HL Deb 17 April 1996 vol 571 cc74-5WA
Baroness Rawlings

asked Her Majesty's Government:

Whether progress has been made with their plans for a second demanding new regime for young offenders.

The Minister of State, Home Office (Baroness Blatch)

My honourable friend announced today that we have decided to establish a new young offender institution on a site at the Military Corrective Training Centre (MCTC) at Colchester.

Colchester Young Offender Institution will begin taking its first prisoners this autumn, building to a maximum population of 32 young men aged between 18 and 21. The purpose of this initiative is to test the effectiveness of a regime similar to that followed by military detainees in improving the attitude and behaviour of young offenders and in reducing the level of their re-offending after release. Young offenders will be sent to Colchester having been assessed as suitable for the regime and condition there.

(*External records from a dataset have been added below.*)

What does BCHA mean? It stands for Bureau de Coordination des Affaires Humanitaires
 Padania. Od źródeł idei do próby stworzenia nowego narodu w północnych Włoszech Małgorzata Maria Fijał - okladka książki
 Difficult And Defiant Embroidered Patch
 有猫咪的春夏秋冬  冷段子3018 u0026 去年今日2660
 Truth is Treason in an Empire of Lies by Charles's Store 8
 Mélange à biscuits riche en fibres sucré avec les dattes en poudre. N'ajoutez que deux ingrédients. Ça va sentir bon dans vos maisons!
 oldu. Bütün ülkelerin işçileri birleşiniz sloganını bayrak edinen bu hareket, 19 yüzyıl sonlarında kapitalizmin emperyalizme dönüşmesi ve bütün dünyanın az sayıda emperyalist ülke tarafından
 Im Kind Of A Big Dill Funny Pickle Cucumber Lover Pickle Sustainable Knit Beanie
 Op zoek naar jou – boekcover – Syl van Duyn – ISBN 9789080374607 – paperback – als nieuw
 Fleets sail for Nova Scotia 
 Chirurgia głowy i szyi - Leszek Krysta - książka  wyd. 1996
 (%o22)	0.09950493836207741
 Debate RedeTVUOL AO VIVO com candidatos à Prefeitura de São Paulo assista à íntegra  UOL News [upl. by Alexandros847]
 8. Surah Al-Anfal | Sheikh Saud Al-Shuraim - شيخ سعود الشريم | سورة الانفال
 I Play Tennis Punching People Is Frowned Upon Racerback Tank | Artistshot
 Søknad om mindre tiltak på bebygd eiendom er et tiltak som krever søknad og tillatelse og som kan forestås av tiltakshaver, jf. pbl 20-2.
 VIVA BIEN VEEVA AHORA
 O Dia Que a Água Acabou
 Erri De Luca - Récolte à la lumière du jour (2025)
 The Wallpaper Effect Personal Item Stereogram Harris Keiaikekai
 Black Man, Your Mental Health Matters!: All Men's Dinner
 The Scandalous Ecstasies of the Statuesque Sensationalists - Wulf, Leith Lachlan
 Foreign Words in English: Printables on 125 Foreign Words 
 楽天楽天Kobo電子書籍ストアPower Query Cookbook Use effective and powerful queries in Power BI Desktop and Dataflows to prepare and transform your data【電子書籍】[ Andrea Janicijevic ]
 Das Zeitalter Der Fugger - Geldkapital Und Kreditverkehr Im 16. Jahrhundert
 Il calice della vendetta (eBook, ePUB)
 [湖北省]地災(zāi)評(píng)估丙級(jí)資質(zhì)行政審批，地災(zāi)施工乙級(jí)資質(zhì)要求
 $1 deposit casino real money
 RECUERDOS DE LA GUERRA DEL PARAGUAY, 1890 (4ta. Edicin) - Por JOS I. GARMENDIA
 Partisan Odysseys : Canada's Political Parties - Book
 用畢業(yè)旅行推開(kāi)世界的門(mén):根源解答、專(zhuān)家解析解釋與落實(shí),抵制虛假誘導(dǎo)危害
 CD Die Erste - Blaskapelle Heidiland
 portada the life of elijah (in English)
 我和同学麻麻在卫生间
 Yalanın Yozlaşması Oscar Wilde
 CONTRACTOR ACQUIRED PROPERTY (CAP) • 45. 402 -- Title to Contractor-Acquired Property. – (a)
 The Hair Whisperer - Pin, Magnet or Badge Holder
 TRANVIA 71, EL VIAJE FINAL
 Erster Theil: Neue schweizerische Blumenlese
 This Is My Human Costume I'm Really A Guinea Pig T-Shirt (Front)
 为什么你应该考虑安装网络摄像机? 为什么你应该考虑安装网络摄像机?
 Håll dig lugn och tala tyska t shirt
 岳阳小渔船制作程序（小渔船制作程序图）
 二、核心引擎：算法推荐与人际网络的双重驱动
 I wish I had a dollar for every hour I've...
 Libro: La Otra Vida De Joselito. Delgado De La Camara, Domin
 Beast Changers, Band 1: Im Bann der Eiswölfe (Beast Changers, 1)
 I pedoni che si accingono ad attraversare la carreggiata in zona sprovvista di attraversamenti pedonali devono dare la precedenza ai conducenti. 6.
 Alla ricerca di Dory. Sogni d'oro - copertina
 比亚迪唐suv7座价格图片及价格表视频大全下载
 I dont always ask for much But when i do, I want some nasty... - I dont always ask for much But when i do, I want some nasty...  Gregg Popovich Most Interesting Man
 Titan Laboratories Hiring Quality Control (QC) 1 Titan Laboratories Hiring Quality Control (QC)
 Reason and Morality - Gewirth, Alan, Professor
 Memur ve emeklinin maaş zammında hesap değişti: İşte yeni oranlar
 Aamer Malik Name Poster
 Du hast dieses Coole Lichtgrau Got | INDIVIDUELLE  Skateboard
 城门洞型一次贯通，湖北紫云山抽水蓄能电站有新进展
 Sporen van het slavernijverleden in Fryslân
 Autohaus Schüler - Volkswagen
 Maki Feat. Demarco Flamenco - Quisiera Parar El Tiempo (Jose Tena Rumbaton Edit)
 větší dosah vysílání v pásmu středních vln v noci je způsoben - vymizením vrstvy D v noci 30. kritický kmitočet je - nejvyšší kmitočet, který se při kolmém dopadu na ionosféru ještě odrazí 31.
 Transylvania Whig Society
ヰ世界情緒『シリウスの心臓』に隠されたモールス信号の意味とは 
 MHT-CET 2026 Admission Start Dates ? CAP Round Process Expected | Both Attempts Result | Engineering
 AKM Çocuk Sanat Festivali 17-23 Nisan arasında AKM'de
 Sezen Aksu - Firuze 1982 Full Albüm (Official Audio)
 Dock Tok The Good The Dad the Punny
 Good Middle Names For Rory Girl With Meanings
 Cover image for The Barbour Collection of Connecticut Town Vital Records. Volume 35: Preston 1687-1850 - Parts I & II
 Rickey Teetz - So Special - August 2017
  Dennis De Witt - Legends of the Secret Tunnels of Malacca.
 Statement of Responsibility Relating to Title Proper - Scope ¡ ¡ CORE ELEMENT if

They will not be volunteers. Their day will be long and active, beginning with reveille at 6 a.m. and ending with lights out at 10 p.m. They will experience a combination of discipline, education and training reflecting the military ethos of the MCTC.

Colchester Young Offender Institution will operate under the Young Offender Institution Rules and Prison Service policy. It will be run by staff from the Prison Service and by military staff appointed as prison officers. The military commandant of the MCTC will be appointed as the governor and he will have as his deputy an experienced Prison Service governor grade. Military staff appointed to the young offender institution will be thoroughly trained. Young offenders' progress will be monitored while at Colchester and afterwards. The results will be compared with those from a group of similar young offenders from a normal young offender institution.

This is the second of two tough, disciplined and demanding new regimes for young offenders. The first is the High Intensity training programme at Thorn Cross Young Offender Institution which my right honourable friend the Home Secretary announced last year and which will take its first inmates in the summer.

Together these initiatives represent a serious and determined attempt by Her Majesty's Government to find a way to break the cycle of re-offending among persistent young offenders.